→ Set of tasks:
- A) How much work was lost, according to the post about the lost database inserts?
- B) Please quote the post about the lost database inserts, beginning at the words "Other processes were" and stopping after "only noticed afterwards.".

→ Selected text:
════

Our services connect to the database via libpq. It is ensured that
connections are not used by two threads at the same time, with several
physical connections to the database. Here's what happened:

A very large transaction, which makes inserts into different tables, could
not be executed due to a unique key constraint. Due to a not yet known
problem, this transaction was not rolled back properly and the connection
was in an invalid state. The Portgresql server log logged the following
messages every second over a period of hours:

2024-05-05 22:15:27.461 CEST [2287043] ERROR:  current transaction is
aborted, commands ignored until end of transaction block
2024-05-05 22:15:27.461 CEST [2287043] STATEMENT:  SAVEPOINT SP_264211

This is probably because a thread has continued to use the broken connection
to execute transactions. I assume that this thread also received
corresponding messages, which I cannot verify due to the lack of logs.

Other processes were still able to communicate successfully with the
database. Inserts were executed and generated rowids, which are generated
via sequences, were also returned. In retrospect, I can no longer find these
rows in the database. This means that inserts were apparently executed, but
no data exists in the final result.

The inserts correspond to the same tables as the failed transaction
mentioned above. As a result, we had a data loss of 1 day's work, which
unfortunately was only noticed afterwards.

Assumption:
I am sure that many unfavorable factors have led to a fatal error here. I
think that bugs from different systems have overlapped. We have not managed
to reproduce the invalid state described. I think that the transactions
described were successfully executed in the database. As we only need to
store data first and do not select it at that point, the error only became
apparent so late. At the moment I assume that the command “STATEMENT:
SAVEPOINT SP_264211” caused my data to be rolled back again without me
noticing in the service. I am sure that there is a link to the failed
transaction, that perhaps some tables were still locked and the rollback
droped those inserted rows.

════

Entries on spatial positioning:
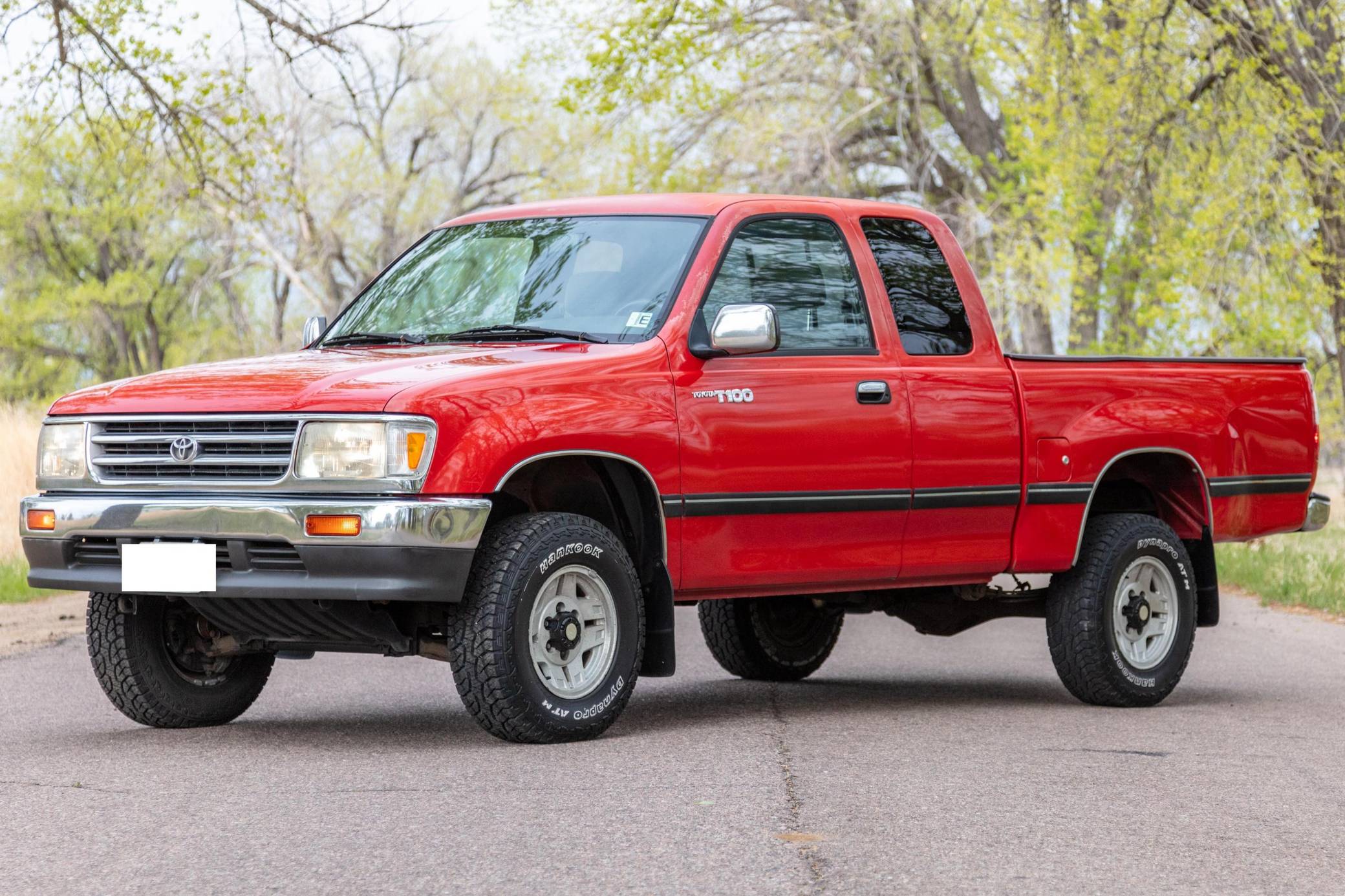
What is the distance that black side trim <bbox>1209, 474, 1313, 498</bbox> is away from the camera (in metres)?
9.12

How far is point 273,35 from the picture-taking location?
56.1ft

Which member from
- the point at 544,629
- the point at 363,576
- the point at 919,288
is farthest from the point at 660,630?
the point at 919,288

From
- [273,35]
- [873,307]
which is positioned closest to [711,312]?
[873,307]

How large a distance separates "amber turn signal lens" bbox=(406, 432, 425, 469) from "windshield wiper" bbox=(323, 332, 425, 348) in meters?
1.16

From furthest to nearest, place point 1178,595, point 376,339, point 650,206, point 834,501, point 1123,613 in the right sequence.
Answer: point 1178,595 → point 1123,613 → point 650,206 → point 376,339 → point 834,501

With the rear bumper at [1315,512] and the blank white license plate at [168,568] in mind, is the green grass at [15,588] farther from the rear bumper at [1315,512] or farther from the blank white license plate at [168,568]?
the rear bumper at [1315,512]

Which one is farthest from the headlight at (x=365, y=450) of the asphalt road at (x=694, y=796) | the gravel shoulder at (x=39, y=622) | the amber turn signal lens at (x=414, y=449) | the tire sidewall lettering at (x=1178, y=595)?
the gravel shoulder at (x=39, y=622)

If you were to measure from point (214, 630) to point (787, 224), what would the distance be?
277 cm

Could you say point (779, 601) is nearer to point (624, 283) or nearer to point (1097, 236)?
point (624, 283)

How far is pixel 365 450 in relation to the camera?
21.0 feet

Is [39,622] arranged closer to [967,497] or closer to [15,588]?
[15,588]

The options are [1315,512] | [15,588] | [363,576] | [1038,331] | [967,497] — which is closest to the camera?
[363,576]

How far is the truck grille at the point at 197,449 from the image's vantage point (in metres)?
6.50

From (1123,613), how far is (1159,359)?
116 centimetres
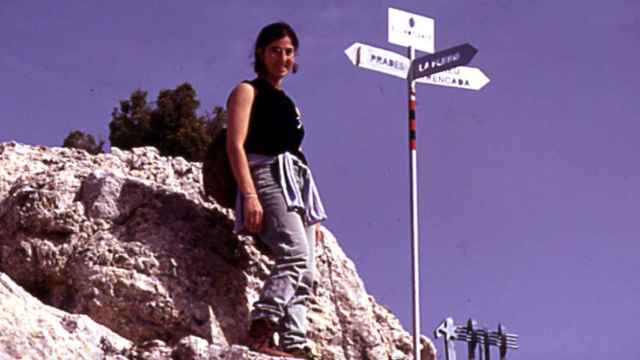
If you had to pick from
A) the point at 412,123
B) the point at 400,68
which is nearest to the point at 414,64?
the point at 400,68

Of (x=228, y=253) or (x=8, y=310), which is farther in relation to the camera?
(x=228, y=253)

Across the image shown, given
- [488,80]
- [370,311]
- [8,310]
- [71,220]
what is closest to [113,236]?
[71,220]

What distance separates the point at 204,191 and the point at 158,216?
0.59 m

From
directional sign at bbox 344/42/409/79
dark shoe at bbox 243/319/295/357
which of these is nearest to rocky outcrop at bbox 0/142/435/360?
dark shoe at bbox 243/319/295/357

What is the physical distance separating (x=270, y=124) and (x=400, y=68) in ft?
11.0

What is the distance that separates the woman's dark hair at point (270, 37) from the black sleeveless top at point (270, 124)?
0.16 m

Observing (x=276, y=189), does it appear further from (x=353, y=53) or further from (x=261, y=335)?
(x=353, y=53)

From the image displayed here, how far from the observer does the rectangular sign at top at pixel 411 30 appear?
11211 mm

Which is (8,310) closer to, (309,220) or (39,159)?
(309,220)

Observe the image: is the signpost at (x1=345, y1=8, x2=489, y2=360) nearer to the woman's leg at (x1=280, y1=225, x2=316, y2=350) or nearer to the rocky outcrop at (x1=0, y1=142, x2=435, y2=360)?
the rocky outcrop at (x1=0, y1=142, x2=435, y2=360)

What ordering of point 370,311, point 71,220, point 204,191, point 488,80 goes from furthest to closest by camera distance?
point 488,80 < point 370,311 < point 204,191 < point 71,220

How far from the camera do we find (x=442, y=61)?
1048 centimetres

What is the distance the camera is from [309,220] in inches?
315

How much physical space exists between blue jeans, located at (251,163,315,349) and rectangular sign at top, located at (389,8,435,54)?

════

→ Solution set:
- A) One day's work was lost.

- B)
Other processes were still able to communicate successfully with the
database. Inserts were executed and generated rowids, which are generated
via sequences, were also returned. In retrospect, I can no longer find these
rows in the database. This means that inserts were apparently executed, but
no data exists in the final result.

The inserts correspond to the same tables as the failed transaction
mentioned above. As a result, we had a data loss of 1 day's work, which
unfortunately was only noticed afterwards.